Anzitutto la realtà "clinica": Eluana non è morta (né dal punto di vista cardiocircolatorio e polmonare, né sotto il profilo cerebrale) e neppure sta per morire (non è un "malato" con prognosi terminale). La condizione di «stato vegetativo persistente» in cui versa da anni non è clinicamente identificabile con uno stato di «coma irreversibile» dal quale si differenzia, tra l’altro, per la possibilità (non escludibile) di un risveglio, spontaneo o stimolato, e la presenza di una importante attività elettrica cerebrale e di movimenti di apertura degli occhi, stimolati e non. Anche il "senso comune" (per non dire dello sguardo "clinico") apprezzano queste differenze obiettive.

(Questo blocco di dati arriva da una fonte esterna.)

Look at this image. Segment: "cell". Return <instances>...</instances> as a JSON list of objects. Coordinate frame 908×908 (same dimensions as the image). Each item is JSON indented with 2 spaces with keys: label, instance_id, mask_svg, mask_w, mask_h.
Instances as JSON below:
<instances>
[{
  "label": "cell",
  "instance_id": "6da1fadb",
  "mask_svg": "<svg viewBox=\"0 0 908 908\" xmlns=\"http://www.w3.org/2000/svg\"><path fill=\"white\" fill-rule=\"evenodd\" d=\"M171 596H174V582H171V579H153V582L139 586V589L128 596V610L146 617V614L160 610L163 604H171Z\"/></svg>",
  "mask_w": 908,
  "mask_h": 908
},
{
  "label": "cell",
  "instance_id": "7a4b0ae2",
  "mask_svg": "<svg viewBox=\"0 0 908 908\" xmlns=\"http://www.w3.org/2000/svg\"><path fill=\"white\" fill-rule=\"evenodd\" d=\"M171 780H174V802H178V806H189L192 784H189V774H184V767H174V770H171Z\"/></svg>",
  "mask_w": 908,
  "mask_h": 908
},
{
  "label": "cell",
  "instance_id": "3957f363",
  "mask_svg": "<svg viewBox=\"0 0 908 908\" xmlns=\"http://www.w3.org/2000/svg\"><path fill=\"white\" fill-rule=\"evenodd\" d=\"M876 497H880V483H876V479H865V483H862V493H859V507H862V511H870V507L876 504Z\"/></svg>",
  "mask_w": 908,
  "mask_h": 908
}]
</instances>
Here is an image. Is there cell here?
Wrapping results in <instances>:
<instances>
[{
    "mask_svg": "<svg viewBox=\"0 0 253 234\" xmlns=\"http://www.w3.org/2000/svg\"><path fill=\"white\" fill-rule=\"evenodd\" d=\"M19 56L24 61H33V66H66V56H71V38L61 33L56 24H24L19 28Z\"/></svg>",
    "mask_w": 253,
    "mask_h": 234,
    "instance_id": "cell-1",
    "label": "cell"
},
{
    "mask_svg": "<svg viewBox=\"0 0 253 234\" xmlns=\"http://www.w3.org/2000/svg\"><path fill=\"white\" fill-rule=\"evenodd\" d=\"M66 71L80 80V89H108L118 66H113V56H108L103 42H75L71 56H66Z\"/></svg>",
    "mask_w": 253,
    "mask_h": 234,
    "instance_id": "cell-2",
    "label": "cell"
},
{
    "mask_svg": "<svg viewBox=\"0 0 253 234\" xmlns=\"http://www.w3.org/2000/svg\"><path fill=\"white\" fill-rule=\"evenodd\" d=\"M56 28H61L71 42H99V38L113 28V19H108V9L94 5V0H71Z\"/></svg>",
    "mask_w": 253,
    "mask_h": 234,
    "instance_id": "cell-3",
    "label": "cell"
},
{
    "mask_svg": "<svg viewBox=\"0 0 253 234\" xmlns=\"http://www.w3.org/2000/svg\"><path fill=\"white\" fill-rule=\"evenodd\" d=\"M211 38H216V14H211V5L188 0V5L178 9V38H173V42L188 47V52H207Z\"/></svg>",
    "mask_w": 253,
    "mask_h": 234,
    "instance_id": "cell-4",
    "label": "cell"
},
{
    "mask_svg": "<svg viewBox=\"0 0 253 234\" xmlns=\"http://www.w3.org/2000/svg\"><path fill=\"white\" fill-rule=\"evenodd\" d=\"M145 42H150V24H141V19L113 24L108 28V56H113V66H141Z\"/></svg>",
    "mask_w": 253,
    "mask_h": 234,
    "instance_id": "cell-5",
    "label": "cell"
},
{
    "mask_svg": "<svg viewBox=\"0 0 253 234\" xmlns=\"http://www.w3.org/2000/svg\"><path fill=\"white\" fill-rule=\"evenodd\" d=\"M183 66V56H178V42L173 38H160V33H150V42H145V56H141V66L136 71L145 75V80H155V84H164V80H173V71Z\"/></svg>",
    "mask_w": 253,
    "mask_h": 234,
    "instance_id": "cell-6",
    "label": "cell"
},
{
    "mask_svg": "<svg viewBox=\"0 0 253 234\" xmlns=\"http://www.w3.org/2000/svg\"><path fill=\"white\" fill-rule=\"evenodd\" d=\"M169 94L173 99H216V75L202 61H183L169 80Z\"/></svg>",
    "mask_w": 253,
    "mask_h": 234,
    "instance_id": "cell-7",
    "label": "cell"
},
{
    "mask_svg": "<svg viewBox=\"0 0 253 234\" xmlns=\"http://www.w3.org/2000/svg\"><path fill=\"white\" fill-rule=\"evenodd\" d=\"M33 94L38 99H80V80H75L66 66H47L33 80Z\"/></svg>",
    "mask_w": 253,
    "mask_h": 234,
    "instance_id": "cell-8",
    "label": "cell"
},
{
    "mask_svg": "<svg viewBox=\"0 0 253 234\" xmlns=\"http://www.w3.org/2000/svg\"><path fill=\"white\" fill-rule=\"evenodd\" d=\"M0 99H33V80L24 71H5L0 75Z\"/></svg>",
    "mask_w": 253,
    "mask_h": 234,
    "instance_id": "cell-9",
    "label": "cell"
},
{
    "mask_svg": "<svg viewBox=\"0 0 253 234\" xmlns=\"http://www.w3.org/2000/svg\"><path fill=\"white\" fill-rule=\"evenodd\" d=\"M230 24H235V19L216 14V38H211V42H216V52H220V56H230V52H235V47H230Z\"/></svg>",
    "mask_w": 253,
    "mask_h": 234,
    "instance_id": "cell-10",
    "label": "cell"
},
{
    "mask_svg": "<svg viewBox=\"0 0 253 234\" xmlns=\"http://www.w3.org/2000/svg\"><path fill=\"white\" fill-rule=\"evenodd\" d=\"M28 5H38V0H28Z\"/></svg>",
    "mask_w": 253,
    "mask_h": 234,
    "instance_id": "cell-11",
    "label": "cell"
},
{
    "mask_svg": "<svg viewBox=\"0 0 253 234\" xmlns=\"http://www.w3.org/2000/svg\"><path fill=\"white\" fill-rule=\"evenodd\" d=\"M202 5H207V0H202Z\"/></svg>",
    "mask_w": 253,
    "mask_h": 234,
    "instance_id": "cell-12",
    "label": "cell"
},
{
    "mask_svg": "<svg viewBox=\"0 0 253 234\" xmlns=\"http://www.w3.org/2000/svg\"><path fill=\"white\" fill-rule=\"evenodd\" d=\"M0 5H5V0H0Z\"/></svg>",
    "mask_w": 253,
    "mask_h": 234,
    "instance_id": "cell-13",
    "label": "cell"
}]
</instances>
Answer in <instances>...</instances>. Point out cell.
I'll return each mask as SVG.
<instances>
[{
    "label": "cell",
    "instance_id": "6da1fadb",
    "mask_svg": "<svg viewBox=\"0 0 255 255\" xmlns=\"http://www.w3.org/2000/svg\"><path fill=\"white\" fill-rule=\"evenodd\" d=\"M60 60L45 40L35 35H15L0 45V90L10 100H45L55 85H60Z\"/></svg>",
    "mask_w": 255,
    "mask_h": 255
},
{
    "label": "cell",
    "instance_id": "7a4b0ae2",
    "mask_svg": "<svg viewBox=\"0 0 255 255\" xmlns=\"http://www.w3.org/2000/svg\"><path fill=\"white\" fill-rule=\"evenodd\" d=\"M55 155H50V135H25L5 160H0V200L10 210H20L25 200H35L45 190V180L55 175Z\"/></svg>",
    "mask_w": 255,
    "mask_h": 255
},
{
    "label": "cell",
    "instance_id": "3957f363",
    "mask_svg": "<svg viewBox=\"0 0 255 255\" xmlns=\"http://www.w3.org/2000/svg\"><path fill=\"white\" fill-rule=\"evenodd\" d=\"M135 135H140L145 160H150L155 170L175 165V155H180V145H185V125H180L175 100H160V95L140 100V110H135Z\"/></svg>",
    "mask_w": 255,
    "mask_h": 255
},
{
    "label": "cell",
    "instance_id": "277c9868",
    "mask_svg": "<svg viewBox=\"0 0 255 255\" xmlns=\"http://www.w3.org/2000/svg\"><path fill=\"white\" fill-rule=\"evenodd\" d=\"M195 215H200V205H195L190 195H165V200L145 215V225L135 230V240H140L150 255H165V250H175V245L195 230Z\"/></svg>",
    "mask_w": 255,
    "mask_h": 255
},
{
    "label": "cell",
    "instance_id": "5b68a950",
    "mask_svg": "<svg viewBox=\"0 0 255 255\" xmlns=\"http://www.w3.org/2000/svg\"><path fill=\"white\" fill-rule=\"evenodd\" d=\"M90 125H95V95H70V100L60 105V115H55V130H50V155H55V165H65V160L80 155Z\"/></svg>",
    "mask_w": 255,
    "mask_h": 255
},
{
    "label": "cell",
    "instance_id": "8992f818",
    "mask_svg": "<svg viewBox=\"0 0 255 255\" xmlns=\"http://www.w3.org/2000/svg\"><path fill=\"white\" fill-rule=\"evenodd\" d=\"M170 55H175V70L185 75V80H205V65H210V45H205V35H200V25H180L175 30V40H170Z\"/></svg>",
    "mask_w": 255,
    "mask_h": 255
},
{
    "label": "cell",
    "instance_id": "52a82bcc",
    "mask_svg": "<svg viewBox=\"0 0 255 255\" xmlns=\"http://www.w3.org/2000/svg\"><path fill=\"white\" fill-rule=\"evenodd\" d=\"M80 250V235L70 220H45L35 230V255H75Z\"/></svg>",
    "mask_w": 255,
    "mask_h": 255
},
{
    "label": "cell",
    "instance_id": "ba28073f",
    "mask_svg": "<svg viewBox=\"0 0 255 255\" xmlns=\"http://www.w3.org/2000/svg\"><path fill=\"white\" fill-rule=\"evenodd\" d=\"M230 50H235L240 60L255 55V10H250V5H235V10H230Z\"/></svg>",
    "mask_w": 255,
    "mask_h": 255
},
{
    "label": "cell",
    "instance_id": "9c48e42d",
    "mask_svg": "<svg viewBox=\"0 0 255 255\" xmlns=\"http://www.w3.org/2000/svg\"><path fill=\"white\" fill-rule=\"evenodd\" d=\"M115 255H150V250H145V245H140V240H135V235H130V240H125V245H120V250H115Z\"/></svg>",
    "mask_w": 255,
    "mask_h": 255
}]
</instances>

Inoltre, la paziente non subisce nessun tipo di trattamento che possa ricadere nella fattispecie dell’«accanimento terapeutico»: al contrario, essa viene curata amorevolmente dal personale medico e infermieristico che la assiste e le assicura l’idratazione, l’alimentazione, il ricambio, la mobilizzazione ed altre cure nella forma che corrisponde ai suoi bisogni fisiologici essenziali. Perché privarla di tutto questo per porre fine ai suoi giorni? Come il medico e l’infermiere potrebbero "abdicare" – seppure in ottemperanza ad una "sentenza" – alla propria scienza e coscienza, le cui evidenze mostrano ragionevolmente che attuare quanto previsto dalla "Corte" significa condannare a morte certa questa giovane donna?
Da oltre due millenni e mezzo, la medicina è nata e si è sviluppata in Occidente per curare ogni paziente in qualunque circostanza fisica o morale si trovi; solo in epoca recente, e oggi sempre più e meglio, anche per restituirgli la salute e salvargli la vita. I medici non sono chiamati né a provocare né ad accelerare il processo della morte. Chi può arrogarsi il diritto di infrangere la dignità e la "deontologia" che hanno fatto di questa professione un valore imprescindibile per la nostra società e un sicuro strumento di miglioramento della vita personale dei cittadini? I giudici hanno considerato l’idratazione e l’alimentazione fornite a Eluana come "atti medici", al pari di terapie che possono essere intraprese o sospese in ogni momento, sulla base della considerazione della loro efficacia o "futilità" clinica. Occorre invece sciogliere l’equivoco: anche se posti in essere da personale qualificato come sanitario, la natura di sostegno vitale essenziale per l’esistenza del soggetto non muta. Come ha ricordato lo scorso anno la "Congregazione per la Dottrina della Fede", «la somministrazione di cibo e acqua, anche per vie artificiali, è in linea di principio un mezzo ordinario e proporzionato di conservazione della vita. Essa è quindi obbligatoria, nella misura in cui e fino a quando dimostra di raggiungere la sua finalità propria, che consiste nel procurare l’idratazione e il nutrimento del paziente». E nel caso di Eluana, esse continuano a risultare di provata utilità nel sostenere la fisiologia del suo organismo e consentire la vita della persona.
In questa delicata materia il "foro giudiziale" non appare essere la sede più appropriata per decisioni che, nella lunga storia della cura dell’uomo, hanno trovato nell’alleanza terapeutica tra paziente, congiunti e medico un luogo appropriato e ragionevole di composizione dei diritti e dei doveri, tra i quali figura – secondo il detto "evangelico" – quello di «dare da mangiare agli affamati e da bere agli assetati».